- **Consigne 1**: Quels noms de personnes apparaissent dans le texte sur la pudeur bourgeoise ? Citez-les tous.
- **Consigne 2**: Pourriez-vous poursuivre le texte sur la pudeur bourgeoise après sa dernière phrase ?

- **Texte extrait**:

● ● ● ● ●

On batifole… On batifole… Où t’as mis le beurre Eugénie ? On a beau se dire, nom de Dieu qu’il faut se la jouer romantique, il arrive un moment où l’éducation ça bute sur un fond sec.
C’est vrai qu’on a toujours fait son possible pour jouer la carte de la fleur bleue… que c’est plus agréable les violons que la grosse caisse… Puis, on ne sait pas pourquoi, le grand siècle bascule et on se retrouve Thier du Bouhay quasiment dans le lit de Margot, l’ex du coiffeur d’en bas, qui se fait astiquer devant par Donné et derrière par son beau-père !
Valsez musette l’autoroute à deux bandes…
L’éducation, où elle est l’éducation, par exemple ?…
Alors, je veux chère bourgeoise que les mœurs se soient adoucies… mais vous-même ma petite âme, quand la bête monte ?…
Prendre son pied avec distinction, c’est pas commode… Il arrive des moments où être à poil la fleur au fusil, c’est plus du tout humain.
On contrôle plus le dérapage… C’est plus Adhémar Des Noisettes qui cause, mais King Kong qu’on a lâché sur le périphérique.
Les soupirs au salon, le bout des doigts qu’on frôle, on est au bonheur… certes… mais comment ne pas s’encombrer de la réserve bourgeoise quand on monte au rideau ?
Si cela se sait, personne l’ose dire…
C’est Cioran qui résume : « Commencer en poète et finir en gynécologue ! De toutes les conditions, la moins enviable est celle de l’amant ». C’est le point de vue bourgeois que nous montre Cioran de son grand talent. Qu’y a-t-il d’extravagant à finir en gynécologue quand on touche à l’essentiel et que l’humanité s’est construite comme ça ?
Pourquoi la poésie s’arrêterait-elle à la source de la vie ?
C’est bien une idée bourgeoise reçue la délicatesse ! Les manières s’arrêteraient au paravent et derrière, on n’aurait pas à connaître. Et pourquoi ? Sans doute parce que derrière le paravent on devient quelqu’un d’autre, et cela, c’est tellement pénible de l’admettre pour les belles âmes qu’il est de loin préférable que l’on n’en parlât pas…
Comme dirait mon cousin Maurice qu’est le plus vulgaire de la famille, faut bien qu’on en fasse un tous les matins, et ça même le roi peut pas être contre.

● ● ● ● ●

- **Fiches fournies**:
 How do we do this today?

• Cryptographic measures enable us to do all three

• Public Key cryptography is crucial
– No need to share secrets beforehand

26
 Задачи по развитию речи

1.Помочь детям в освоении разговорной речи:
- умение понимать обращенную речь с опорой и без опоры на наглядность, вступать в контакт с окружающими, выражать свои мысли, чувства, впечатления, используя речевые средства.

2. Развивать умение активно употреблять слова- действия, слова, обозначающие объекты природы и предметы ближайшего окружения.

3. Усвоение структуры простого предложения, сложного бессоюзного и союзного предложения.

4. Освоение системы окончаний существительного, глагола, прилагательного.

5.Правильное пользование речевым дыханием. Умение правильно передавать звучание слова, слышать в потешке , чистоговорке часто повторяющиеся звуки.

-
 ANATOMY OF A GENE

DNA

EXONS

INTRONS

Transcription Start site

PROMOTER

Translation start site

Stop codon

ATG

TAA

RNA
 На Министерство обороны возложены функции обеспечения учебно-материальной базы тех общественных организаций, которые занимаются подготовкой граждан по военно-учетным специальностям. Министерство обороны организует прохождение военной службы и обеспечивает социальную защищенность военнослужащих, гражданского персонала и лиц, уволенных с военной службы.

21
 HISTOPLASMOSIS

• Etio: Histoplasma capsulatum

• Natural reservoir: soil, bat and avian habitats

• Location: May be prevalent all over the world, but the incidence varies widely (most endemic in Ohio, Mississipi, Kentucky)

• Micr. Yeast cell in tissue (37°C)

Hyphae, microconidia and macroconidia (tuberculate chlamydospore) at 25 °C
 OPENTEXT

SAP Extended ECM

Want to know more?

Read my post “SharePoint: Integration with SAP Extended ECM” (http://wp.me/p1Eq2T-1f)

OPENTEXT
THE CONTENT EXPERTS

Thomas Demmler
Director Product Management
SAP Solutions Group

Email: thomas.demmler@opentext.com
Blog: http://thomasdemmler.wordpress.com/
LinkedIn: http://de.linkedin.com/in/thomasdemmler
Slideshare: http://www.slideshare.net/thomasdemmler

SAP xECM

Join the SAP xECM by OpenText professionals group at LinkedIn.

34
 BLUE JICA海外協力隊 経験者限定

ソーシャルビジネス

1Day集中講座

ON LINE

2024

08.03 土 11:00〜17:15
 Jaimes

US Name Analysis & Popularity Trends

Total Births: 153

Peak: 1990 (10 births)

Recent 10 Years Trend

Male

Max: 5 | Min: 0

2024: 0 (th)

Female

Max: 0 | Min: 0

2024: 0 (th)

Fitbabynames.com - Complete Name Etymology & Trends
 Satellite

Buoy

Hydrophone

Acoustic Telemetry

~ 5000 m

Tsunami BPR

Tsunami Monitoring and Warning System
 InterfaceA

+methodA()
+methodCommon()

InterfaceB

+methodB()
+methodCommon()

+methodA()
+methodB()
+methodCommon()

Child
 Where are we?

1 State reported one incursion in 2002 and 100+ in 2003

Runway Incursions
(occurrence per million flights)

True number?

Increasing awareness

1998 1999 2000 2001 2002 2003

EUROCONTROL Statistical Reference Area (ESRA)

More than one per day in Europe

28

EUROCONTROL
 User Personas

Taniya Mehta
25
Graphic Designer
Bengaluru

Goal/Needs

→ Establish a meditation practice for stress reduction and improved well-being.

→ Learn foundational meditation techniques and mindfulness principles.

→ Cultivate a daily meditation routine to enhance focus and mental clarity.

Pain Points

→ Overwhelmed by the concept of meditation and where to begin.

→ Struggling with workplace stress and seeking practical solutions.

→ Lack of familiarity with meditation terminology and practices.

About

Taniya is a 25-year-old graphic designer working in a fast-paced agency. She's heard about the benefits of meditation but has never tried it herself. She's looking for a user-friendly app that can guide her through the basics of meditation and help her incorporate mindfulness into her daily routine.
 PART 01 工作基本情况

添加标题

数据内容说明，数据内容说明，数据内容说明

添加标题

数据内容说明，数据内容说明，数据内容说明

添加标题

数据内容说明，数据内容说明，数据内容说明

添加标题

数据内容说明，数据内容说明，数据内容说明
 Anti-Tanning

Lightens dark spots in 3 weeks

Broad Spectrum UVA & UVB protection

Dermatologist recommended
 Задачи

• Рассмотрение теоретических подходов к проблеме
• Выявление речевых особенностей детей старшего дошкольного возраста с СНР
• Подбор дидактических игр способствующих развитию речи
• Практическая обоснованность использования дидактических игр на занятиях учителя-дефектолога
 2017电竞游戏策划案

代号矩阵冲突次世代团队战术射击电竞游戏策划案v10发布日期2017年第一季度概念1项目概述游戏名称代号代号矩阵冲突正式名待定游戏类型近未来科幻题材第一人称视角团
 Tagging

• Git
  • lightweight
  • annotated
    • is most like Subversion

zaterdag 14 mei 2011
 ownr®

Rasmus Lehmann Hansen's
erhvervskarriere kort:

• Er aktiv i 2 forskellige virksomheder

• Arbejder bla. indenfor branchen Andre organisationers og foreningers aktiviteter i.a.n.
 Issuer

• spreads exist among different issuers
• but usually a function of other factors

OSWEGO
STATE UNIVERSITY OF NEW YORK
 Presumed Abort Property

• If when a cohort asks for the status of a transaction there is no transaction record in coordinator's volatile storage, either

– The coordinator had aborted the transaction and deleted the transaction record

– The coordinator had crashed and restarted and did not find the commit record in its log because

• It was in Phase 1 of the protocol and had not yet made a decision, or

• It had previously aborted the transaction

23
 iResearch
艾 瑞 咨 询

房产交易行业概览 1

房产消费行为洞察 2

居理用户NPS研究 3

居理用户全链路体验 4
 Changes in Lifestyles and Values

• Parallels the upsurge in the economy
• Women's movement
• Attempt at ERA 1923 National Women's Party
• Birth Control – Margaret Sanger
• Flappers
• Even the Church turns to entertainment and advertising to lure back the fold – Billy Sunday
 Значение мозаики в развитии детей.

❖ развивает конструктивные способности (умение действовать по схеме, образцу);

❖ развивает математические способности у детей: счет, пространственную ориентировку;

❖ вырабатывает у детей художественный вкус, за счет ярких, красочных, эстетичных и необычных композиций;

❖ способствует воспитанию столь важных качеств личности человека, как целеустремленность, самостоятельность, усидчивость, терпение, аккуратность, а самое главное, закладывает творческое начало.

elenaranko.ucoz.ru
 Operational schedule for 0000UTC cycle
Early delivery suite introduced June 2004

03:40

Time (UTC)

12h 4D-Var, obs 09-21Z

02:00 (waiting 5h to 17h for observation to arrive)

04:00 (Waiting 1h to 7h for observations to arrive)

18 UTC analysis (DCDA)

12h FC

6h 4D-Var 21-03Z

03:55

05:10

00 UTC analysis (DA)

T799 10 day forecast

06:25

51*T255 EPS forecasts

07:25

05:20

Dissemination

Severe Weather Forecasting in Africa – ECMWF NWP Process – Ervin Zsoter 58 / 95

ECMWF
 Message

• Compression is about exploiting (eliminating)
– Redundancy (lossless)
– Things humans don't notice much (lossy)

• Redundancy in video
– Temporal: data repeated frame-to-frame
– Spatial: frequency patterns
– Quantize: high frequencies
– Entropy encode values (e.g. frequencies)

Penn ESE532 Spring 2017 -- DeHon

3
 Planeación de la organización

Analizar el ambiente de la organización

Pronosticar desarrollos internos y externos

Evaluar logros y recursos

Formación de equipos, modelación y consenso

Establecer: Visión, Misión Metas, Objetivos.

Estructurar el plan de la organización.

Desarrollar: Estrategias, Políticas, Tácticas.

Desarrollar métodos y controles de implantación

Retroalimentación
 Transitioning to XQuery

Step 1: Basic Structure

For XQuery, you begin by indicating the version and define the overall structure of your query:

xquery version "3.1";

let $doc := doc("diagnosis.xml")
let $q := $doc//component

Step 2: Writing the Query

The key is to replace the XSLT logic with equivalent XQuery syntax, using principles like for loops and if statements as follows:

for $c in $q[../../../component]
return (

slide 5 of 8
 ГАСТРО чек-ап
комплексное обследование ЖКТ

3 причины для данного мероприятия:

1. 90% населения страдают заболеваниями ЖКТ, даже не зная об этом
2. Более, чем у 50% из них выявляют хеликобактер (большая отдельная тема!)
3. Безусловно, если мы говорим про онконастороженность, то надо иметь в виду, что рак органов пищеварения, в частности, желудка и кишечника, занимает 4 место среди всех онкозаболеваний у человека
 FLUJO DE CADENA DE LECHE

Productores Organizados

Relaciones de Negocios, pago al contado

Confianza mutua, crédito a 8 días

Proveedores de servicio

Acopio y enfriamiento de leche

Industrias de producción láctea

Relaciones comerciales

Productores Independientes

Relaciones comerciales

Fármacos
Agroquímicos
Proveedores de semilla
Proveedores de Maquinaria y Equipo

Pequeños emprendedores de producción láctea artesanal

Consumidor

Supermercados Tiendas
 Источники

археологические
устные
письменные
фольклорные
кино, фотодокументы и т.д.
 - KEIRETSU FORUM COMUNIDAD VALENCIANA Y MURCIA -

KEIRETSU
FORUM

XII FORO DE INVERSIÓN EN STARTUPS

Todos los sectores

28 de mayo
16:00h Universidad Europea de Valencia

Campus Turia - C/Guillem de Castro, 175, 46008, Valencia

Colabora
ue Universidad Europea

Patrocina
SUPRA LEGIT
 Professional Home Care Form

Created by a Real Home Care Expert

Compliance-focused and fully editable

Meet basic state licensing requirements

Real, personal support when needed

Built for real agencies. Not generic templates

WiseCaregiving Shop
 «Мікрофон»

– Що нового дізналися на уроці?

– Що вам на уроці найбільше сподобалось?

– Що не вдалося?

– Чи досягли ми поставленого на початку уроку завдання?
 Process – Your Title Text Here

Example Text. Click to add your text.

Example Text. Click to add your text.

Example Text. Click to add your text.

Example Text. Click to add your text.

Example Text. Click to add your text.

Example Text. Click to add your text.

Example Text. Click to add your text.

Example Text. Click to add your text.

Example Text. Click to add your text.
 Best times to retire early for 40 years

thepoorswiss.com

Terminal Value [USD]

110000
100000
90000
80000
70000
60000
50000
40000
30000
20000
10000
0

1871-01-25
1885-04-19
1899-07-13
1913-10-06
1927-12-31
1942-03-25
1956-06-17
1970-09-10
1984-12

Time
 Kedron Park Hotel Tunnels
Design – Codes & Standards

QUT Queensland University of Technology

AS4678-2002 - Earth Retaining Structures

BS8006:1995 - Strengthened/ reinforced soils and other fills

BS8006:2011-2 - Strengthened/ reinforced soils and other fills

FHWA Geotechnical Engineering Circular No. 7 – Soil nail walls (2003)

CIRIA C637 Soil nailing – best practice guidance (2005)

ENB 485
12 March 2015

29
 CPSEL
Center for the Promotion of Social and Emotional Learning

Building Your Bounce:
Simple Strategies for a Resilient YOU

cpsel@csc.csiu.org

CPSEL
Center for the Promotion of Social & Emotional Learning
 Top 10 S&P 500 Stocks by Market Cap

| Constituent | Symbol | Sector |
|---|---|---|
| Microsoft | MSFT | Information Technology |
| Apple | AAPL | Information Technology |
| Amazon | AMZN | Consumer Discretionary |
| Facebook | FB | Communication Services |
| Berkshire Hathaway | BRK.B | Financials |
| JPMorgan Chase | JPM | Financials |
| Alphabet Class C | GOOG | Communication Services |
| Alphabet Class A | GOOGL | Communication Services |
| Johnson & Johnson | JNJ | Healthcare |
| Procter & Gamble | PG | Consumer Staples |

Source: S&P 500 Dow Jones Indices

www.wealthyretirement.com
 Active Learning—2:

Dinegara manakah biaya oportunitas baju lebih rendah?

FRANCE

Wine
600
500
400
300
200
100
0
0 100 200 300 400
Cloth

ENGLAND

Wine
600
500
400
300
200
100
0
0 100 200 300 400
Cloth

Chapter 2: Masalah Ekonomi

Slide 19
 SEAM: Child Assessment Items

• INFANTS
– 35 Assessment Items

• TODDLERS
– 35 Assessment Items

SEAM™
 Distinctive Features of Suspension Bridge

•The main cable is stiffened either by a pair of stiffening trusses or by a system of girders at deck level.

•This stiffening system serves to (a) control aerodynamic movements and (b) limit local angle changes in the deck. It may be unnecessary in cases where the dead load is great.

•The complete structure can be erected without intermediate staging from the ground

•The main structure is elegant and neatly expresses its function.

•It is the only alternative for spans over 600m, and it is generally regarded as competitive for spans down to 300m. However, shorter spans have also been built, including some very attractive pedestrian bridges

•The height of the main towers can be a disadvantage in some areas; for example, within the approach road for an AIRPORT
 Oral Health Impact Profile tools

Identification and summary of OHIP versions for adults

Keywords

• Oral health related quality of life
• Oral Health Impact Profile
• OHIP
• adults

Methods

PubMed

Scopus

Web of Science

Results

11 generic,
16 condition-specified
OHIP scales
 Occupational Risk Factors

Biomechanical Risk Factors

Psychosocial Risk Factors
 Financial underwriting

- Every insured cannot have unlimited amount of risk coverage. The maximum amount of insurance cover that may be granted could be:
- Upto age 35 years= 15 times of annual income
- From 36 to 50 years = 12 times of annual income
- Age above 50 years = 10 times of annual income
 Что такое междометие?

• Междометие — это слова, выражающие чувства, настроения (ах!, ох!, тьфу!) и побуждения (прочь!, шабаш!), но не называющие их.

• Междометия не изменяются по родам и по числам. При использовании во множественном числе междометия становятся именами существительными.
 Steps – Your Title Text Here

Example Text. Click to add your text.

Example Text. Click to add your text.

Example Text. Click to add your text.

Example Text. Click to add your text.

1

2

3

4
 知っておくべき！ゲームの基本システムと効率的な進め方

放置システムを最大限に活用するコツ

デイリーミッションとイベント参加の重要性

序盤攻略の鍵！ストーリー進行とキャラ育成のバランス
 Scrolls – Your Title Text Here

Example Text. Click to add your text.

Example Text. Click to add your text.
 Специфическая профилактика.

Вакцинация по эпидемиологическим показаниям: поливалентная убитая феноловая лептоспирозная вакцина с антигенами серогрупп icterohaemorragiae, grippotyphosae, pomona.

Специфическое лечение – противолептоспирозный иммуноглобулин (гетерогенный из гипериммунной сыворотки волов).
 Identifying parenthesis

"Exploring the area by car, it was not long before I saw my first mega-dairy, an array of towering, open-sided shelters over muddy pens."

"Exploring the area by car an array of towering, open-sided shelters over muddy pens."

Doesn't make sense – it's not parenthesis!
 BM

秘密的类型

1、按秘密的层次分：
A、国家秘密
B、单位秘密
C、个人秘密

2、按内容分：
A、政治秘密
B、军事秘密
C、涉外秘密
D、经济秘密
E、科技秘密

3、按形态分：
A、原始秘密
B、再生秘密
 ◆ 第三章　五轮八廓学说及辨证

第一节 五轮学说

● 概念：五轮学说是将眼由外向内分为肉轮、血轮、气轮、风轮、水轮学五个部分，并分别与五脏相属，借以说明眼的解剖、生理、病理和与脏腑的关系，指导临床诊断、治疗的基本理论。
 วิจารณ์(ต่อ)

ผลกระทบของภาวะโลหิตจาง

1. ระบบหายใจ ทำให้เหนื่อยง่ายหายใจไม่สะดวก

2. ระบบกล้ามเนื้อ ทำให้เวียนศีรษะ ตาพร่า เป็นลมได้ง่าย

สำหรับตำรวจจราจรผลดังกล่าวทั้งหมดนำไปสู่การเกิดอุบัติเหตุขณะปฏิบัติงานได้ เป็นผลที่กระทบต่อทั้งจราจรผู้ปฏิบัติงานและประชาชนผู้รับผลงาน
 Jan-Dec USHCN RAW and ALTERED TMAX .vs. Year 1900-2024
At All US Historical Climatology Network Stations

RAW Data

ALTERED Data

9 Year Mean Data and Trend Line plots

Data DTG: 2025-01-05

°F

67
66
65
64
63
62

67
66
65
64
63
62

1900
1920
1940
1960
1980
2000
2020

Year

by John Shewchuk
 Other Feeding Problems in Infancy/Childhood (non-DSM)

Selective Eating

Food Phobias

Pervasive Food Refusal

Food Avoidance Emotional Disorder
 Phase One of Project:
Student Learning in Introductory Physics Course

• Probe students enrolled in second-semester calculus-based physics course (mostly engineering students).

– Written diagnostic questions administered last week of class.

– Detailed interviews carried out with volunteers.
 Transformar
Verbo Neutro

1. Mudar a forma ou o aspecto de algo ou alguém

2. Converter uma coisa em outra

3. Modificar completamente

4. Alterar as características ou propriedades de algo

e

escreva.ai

● ● ● ● ●

- **Votre réponse 1**: Eugénie, Margot, Donné, Adhémar Des Noisettes, Cioran, Maurice

- **Votre réponse 2**:
Désinhibé la femme qu’on aime… surtout lorsqu’elle a été conquise devant des petits fours, la petite musique de nuit et le récit d’un voyage à Hammamet, quand après une lecture de Pierre Loti, on passe au lit… vraiment c’est dur. Faut trop surmonter… Et alors qu’on voudrait y faire un toucher pas que rectal, j’aime autant dire qu’on a intérêt à plus se souvenir des vers de mirliton de ce raté de Lamartine…
Alors la poésie, c’est l’handicap fatal ?
« Objets inanimés avez-vous donc une âme
Qui s’attache à notre âme et la force d’aimer ! »
Pour le coup se souvenir que l’érection est indispensable… ça relève de la performance.
Si nous, les petits maîtres, on pense comme ça, et les belles marquises, en face ? Quand on n’a pas été fichu de préparer le terrain, qu’elles sont encore au plus beau vers de la langue française qui a fait tant de tort à la pénétration virile :
« Le jour n’est pas plus pur que le fond de mon coeur »
Sacré Racine, j’aurais pas voulu être la Béjart…
C’est qu’à un moment l’éducation est un handicap…
C’est normal. Comme tout est faux, factice, artificiel dans la poésie bourgeoise et que pour attaquer icelle, il va de soi qu’on replonge dans ses souvenirs de rhétorique, comment voulez-vous que le cerveau silurien, pas le cortex ce petit dernier, non, l’autre, le profond qu’est plutôt branché côté couilles que côté « Bien disant », prenne le pas sur l’autre, le salonnard, le convenu ?
C’est impossible !
Et c’est pourquoi, belle marquise, tant de vos pareilles sont tellement frustrées qu’elles ne veulent rien savoir et qu’elles s’enfoncent dans la vertu – c’est-à-dire le saphisme.
Si vous pensiez « couvent » faut pas exagérer. On n’est plus au temps des Ursulines ou alors, si peu… M.M. du chevalier de Seingalt promise au duc de Berny ne court plus les cloîtres.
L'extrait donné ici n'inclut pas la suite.